The website also says that nothing in the ‘Hillsborough Law’ would prevent public authorities and servants from being able to properly defend their actions or their position. “It simply requires that they do so honestly and with candour. No public institution should be worried by a duty to honestly assist court proceedings, official inquiries and investigations.”

It also says that the Bill would build on the duty of candour introduced in the NHS in 2014 after the Mid Staffs NHS Foundation Trust Public Inquiry. “Legislation isn’t the answer to creating a culture of honesty and candour- but it is part of the answer," it argues.

Pete Weatherby QC, a barrister at Garden Court North and one of the authors of the draft bill, told The Guardian: “There was a problem of pervasive institutional defensiveness, a culture of denial [during the inquest]. A duty of candour would allow the bereaved and other citizens to cut through the difficulty of the law.”

Weatherby also argued that the law would also “empower ordinary, decent public officials” to give evidence and prevent “cover-ups”.

Mark George QC, also of Garden Court North, said: “It’s not enough that the lessons of the disaster itself should be learned, although hopefully they were learned a long time ago now and most football stadia are very different places to what they were in 1989. But it seems pretty clear that in other ways lessons have not been learned by the authorities who ostensibly exists in order to serve the public but all too often seem to put their own institutional reputation before their duty to the public.

“It would be a fitting tribute to the dead and injured of the Hillsborough disaster and the families who fought so long and so valiantly to get justice if this case saw an end to cover-ups and denials and a recognition by public authorities and other institutions that they must be open and transparent in the future.

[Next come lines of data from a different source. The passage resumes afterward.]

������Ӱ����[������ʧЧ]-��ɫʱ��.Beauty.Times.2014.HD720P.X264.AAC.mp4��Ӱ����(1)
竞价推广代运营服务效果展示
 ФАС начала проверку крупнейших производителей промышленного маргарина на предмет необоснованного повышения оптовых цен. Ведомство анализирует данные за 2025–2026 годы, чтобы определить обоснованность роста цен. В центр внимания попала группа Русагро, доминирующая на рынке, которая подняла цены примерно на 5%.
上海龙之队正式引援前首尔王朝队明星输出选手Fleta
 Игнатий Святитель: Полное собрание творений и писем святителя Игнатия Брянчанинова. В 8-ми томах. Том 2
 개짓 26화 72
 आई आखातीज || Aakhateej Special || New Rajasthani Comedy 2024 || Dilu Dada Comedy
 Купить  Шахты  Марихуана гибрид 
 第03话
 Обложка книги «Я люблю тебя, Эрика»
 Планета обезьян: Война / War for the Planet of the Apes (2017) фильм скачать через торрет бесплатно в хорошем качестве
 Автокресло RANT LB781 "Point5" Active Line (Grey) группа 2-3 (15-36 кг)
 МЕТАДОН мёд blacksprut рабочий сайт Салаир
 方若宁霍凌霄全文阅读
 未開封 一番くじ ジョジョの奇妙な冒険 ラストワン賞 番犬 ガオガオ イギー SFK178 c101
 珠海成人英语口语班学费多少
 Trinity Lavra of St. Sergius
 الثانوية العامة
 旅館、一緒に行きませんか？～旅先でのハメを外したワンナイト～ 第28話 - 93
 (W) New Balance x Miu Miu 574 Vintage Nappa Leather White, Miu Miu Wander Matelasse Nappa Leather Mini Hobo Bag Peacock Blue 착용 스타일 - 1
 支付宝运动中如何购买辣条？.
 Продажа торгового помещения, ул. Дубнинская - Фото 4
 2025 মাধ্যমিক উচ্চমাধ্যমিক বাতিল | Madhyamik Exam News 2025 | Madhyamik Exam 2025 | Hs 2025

When they make mistakes however serious they may be the onus must be on them to own up. Only that way can we really be sure these institutions do learn the lessons of their mistakes. If ‘Hillsborough Law’ achieved that, it would be a very welcome reform."

The Hillsborough Law website said: "The families of those who died in the Hillsborough Disaster have spent 27 years fighting not only for justice for their loved ones, but so that what happened to them can never happen again. The recent Hillsborough Inquests made it all too clear that not enough has changed when it comes to public institutions acting in the public interest. It is past time to put that right."